"Dubourg was quite right: I do love Constance, I adore her! I can never again love anybody else."
Two days after this declaration, the Comte de Montreville, well assured that his son no longer thought of leaving Constance, set out for Dauphiné, in his own carriage, attended by a single servant and a postilion.
XXII
DEATH OF MARGUERITE.—SISTER ANNE LEAVES HER CABIN
Let us now return to the dumb girl in the woods, whom we left awaiting Frédéric's coming, and whom we shall find still awaiting him.
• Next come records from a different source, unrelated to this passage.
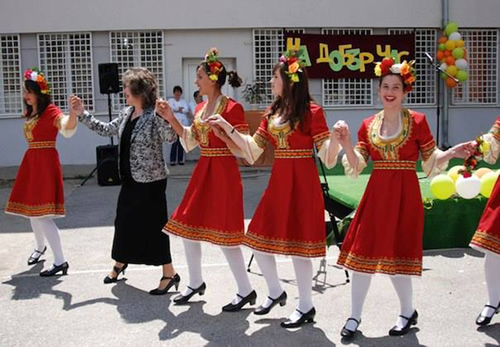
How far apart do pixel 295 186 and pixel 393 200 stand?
25.8 inches

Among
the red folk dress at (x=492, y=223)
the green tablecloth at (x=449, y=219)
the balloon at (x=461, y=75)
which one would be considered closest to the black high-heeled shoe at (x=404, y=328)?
the red folk dress at (x=492, y=223)

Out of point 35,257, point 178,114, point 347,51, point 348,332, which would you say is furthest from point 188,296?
point 347,51

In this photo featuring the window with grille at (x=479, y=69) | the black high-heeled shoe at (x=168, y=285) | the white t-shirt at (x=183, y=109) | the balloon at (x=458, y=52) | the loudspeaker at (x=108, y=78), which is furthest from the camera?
the window with grille at (x=479, y=69)

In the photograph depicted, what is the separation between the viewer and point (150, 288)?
5.24m

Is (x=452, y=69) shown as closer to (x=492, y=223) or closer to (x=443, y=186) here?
(x=443, y=186)

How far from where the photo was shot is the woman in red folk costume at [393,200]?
12.8 ft

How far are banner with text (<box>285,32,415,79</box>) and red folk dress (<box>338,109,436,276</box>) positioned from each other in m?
10.7

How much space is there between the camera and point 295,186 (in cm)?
421

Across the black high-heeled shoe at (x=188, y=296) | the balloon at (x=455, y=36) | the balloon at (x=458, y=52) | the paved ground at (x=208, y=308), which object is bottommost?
the paved ground at (x=208, y=308)

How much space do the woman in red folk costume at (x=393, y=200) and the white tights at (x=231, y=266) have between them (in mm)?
843

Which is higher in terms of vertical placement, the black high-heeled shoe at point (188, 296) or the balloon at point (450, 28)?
the balloon at point (450, 28)

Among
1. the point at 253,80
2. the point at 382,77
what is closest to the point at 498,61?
the point at 253,80

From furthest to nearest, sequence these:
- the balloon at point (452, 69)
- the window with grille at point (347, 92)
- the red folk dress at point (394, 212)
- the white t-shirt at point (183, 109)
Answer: the window with grille at point (347, 92) → the balloon at point (452, 69) → the white t-shirt at point (183, 109) → the red folk dress at point (394, 212)

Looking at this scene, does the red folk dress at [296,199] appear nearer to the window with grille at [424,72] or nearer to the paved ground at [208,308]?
the paved ground at [208,308]
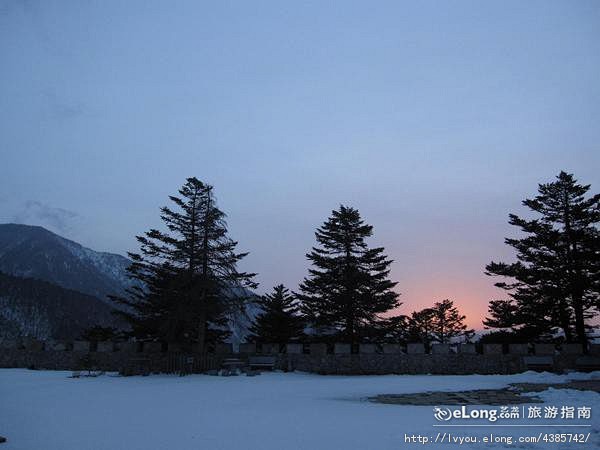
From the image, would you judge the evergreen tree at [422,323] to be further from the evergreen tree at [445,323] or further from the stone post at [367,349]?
the stone post at [367,349]

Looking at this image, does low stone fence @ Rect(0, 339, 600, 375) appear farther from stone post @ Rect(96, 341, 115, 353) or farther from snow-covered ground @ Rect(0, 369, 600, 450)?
snow-covered ground @ Rect(0, 369, 600, 450)

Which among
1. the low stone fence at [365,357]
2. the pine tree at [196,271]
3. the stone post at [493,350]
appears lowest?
the low stone fence at [365,357]

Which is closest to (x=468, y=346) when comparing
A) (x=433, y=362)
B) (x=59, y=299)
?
(x=433, y=362)

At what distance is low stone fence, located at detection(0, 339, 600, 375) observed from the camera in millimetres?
23031

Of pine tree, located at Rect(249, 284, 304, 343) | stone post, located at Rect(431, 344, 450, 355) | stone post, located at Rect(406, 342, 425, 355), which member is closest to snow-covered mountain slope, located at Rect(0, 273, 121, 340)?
pine tree, located at Rect(249, 284, 304, 343)

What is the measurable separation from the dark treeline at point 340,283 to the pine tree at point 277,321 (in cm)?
8

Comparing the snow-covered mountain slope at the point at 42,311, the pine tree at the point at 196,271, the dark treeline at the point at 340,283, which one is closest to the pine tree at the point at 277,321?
the dark treeline at the point at 340,283

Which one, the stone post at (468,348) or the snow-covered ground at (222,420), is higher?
the stone post at (468,348)

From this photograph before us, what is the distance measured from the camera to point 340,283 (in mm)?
30469

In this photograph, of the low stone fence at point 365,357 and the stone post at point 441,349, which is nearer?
the low stone fence at point 365,357

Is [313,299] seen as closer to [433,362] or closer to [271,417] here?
[433,362]

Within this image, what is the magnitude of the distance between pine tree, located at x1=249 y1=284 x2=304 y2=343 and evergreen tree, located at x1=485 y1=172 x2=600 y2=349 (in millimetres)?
14216

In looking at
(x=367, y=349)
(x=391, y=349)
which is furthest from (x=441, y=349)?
(x=367, y=349)

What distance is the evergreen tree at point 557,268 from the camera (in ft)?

But the trees have lost their foliage; the fields no longer offer to the eye the pleasing prospect of luxuriant vegetation; there is no green turf in the valley, no verdure on the banks of the stream. The leaves have fallen, and the villager's steps are deadened by that which shaded him and embellished his garden a few days since. He tramples under foot the beautiful foliage to which the approach of a harsher season has brought death. Thus do all things pass away. Other foliage will be born, only to die in its turn; and the man who tramples upon it must likewise return to the dust whereon future generations will tread. He fancies himself of some account because his allotted time is longer; but when the ages have dispersed his ashes, what more will he have left behind him than those leaves have done which whirl about in the wind at his feet?
The autumn disposes us to melancholy; it brings reverie and reflection, not to him who lives in the city, detained in the vortex of the world by the necessities of business or pleasure, but to the man of the fields who can contemplate each day the successive changes in the face of nature. Not without emotion does he look upon the forest, whose black, skeleton-like trees seem to be in mourning for the spring; if he walks along a path but lately shaded by dense foliage, if he seeks the thicket where he was wont to rest during the heat of the day, he sees naught but dry branches, often broken by the poor man's hand. The forest is less dark than in summer, for the sunlight finds its way in on all sides. But that brightness, far from embellishing it, robs it of all its charm; one regrets the dark, mysterious paths, through which it is so pleasant to wander in the season of love.
As he watches the approach of the frost and snow, as he contemplates the effects of the winter's cold, man, always buoyed up by hope, says to himself:
"The spring will come again; I shall see once more my leafy lanes, my lawns, and my shrubs."
The spring comes again—but many men do not see it!
Sister Anne observed the change in the season only because it emphasized the length of time that had elapsed since Frédéric left her. The unhappy child could no longer count the days; their number was too great. However, hope had not vanished from her heart; she could not believe that her lover intended to abandon her forever; sometimes, she imagined that he had ceased to live, and then the blackest despair took possession of her thoughts. When that idea forced itself upon her, life seemed to be only one long agony. Could she live on, unsustained by the hope of seeing her lover? Often she longed to die. But she was soon to be a mother; that thought made her cling to life once more; something told her that she must live for her child.